THE DATA:

Segment Open

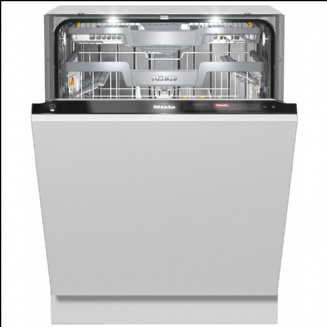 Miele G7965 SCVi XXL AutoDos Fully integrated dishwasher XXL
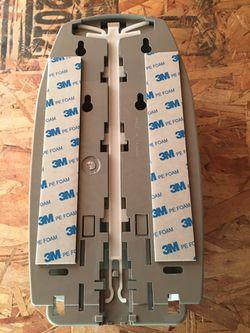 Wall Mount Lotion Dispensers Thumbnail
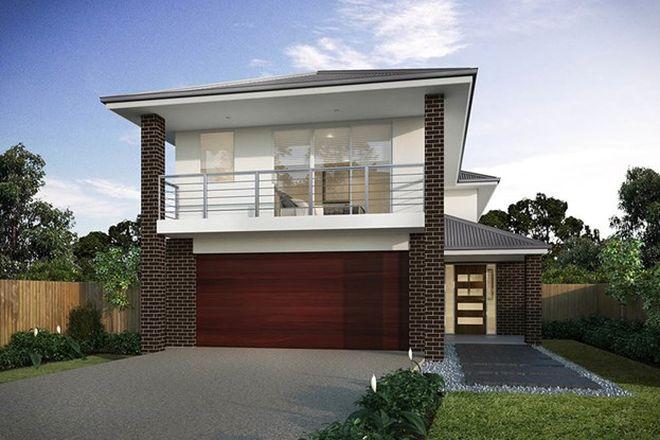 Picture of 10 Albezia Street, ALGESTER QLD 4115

Segment Closed
Segment Open

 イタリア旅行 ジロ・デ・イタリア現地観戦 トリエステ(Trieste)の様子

Segment Closed

AIM OF THE TASK: In the records above, find the line with "Miele G7965 SCVi" and the line with "Picture of 10". Write out exactly those lines and every one between, with no pictures and no other lines.

TASK OUTPUT:
 Miele G7965 SCVi XXL AutoDos Fully integrated dishwasher XXL
 Wall Mount Lotion Dispensers Thumbnail
 Picture of 10 Albezia Street, ALGESTER QLD 4115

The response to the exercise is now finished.